Extrait du texte:
-=-=-=-=-

29 juillet, matin : — Je ne plains pas Nicolas II ; je l’ai trop détesté jadis pour passer à un autre sentiment aujourd’hui… Mais son exécution est monstrueuse, intolérable pour l’intelligence et la conscience humaine, comme l’incarnation de la bêtise, de la monstrueuse et misérable bassesse. Tout dans le monde se soumet à la loi de la forme, et il est impossible que le dernier des Commènes, ou des Bourbons, ou des Stuarts, ou des Romanoffs finisse ses jours parce qu’une vache l’a éventré, ou que, dans une encoignure, l’a « fusillé » un voyou ivre, digne lui-même du gibet et du mépris.

La tête de saint Jean-Baptiste sur un plat d’or, c’est une tragédie ; mais la même tête sur une assiette cassée, à côté d’un reste de cornichon, et d’une queue de hareng, c’est une pure bêtise. Ou bien… est-ce le début d’une nouvelle tragédie ? « Tragœdia russica », comme choléra asiatica ? Ou bien la vache mauvaise doit-elle aussi prendre sa place dans les destinées du peuple russe ?

-=-=-=-=-

Données enregistrées:
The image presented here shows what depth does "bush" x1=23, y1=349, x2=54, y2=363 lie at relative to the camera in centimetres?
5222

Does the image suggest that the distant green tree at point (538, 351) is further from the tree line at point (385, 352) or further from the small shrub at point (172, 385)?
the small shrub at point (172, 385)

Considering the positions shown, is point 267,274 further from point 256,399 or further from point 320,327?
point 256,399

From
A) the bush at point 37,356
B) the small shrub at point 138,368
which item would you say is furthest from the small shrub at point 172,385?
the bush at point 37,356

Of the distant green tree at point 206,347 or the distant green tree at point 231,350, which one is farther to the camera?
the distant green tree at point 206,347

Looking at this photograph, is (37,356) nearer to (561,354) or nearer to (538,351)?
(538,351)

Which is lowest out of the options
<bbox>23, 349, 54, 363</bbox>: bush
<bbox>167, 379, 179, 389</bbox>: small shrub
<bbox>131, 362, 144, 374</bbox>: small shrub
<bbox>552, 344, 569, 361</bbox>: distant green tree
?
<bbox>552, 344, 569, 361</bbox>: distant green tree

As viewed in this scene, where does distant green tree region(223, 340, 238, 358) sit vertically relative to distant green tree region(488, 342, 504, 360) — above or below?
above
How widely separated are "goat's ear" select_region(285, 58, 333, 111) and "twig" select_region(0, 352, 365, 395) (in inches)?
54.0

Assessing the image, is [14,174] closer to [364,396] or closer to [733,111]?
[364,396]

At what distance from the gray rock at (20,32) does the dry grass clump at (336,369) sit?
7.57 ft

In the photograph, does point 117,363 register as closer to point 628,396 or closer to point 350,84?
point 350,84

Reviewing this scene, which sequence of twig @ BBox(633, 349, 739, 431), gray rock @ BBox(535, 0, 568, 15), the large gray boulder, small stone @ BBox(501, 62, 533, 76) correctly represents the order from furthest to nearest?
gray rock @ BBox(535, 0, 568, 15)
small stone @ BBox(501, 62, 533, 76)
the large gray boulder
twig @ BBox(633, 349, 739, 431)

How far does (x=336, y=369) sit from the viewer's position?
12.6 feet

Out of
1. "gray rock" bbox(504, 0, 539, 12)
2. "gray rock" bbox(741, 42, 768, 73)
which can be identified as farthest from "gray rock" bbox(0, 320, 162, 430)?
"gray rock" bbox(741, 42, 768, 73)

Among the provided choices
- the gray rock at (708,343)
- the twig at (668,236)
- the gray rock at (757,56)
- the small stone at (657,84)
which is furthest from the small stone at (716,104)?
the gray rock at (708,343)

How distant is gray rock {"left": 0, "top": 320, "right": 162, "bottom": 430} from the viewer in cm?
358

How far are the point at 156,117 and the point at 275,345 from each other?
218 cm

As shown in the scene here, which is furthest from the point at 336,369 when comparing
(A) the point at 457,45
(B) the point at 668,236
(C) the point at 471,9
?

-=-=-=-=-

Travail à faire:
(1) Répondez aux questions suivantes sur l'extrait consacré à l'exécution de Nicolas II :
(a) À quelle loi tout dans le monde se soumet-il ?
(b) Sur quoi repose la tête de saint Jean-Baptiste lorsqu'il s'agit d'une tragédie ?
(c) À quelle expression la « Tragœdia russica » est-elle comparée ?
(2) Réécrivez sous forme de liste JSON de chaînes, une chaîne par ligne et sans les lignes vides, tout ce qui va de la ligne du listing contenant « As shown in » jusqu'à la fin du listing, ces deux bornes comprises.

Réponses:
(1)
(a) À la loi de la forme.
(b) Sur un plat d'or.
(c) À « choléra asiatica ».

(2)
[
  "As shown in the scene here, which is furthest from the point at 336,369 when comparing",
  "(A) the point at 457,45",
  "(B) the point at 668,236",
  "(C) the point at 471,9",
  "?"
]